Os passageiros amontoavam-se nos vários
tapetes rolantes onde esperavam pelas malas. Elas iam sendo debitadas uma a
uma, espaçadamente, com um vagar exasperante. Começava-se a ouvir um protesto a
ruminar nas várias línguas que o carteiro conseguia entender (e, possivelmente,
nos outros idiomas que escutava à sua volta). À medida que a demora se exagerava,
o carteiro sentiu a impaciência a soltar-se dos limites. Talvez fosse pela
demora em si, pois a viagem que sulcou o mar Atlântico foi demorada e o cansaço
mordia as veias. A impaciência tinha outra origem: estava tomado pela sofreguidão
de sair do aeroporto, queria voltar a respirar o ar pátrio. Como se o ar pátrio
tivesse um perfume inigualável – e estava convencido que sim, que esse era um
predicado exclusivo do ar pátrio.
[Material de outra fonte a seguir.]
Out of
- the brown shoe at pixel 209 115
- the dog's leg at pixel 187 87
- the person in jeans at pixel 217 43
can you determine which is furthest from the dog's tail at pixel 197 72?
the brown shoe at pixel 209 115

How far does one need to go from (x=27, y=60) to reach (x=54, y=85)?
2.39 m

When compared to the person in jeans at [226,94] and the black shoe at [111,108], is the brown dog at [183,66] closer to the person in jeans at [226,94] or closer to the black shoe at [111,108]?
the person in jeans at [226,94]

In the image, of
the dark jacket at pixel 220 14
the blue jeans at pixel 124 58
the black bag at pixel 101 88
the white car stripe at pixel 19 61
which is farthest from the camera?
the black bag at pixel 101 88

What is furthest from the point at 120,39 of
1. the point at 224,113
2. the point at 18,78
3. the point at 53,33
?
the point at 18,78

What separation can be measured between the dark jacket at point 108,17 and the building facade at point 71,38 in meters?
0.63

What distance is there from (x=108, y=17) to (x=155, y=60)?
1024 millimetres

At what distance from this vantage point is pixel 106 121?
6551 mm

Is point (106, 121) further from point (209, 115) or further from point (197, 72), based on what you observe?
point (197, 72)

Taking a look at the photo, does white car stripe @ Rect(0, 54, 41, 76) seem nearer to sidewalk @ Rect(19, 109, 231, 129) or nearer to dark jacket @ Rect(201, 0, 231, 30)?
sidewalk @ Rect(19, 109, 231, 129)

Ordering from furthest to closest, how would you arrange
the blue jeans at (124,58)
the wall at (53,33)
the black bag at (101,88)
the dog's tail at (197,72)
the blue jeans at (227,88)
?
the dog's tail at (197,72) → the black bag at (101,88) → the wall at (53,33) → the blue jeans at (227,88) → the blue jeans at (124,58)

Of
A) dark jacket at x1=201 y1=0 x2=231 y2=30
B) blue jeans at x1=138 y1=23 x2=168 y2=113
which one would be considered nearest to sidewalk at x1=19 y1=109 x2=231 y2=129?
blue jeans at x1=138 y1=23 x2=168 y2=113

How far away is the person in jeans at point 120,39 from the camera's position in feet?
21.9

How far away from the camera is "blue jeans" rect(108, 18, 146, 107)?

Se, nos tempos anteriores, ainda era
consumido pela tergiversação quanto ao regresso a casa, agora que tinha acabado
de aterrar e suprimia a longa demora não havia nuvens a embaciarem o atestado
que fizera: estava tomado pela impaciência, queria – por partes que se
encadeavam sucessivamente – sair do aeroporto, inspirar longamente o ar pátrio,
apanhar um táxi até à estação de comboios, comprar o bilhete do comboio para a
sua terra, apanhar o comboio (não sem antes, num possível intervalo entre a
compra do bilhete e a chegada do comboio, apreciar o rio de um miradouro contíguo),
sentar-se confortavelmente na carruagem, não cair no sono para consumir todos
os instantes da paisagem atravessada pelo comboio, antes de sair da estação
dirigir-se ao café para recuperar o sabor da gastronomia local e, enfim,
caminhar calmamente até a casa – de preferência, sem ser notado por vivalma
entre a estação e a sua casa.
Mas a mala continuava perdida algures
entre o porão do avião e a zona dos tapetes rolantes que recebem as malas. Da
impaciência medrava o suor que encharcava a camisa e escorria pelo rosto
abaixo. Não queria esperar mais. Que se danasse a mala (“que se danasse” – ainda trazia esta expressão idiomática no
ouvido). Assim como assim, dentro da mala estavam roupas velhas, algumas delas
a ficarem rotas ou tão gastas que só podiam ser destinadas ao lixo. Assim como
assim, o aeroporto era a meta de uma longa demanda, uma vigília exigente pelo
mundo fora. Antes de abandonar o aeroporto, e abandonar a mala à orfandade,
tomou consciência que dera uma volta ao mundo. Só nessa altura é que emendou a
falta de consciência da – por assim dizer – proeza. Sendo o coroar de uma
empreitada que não está à mão de semear da gente comum, não importava fazer de
conta que tinha perdido a mala. Tinha um simbolismo gratificante. Deixada a
peregrinação de si para trás, a mala e o seu conteúdo deviam ser destinados à
destruição. Sentindo-se um homem novo, tudo teria de ser novo. Até a roupa.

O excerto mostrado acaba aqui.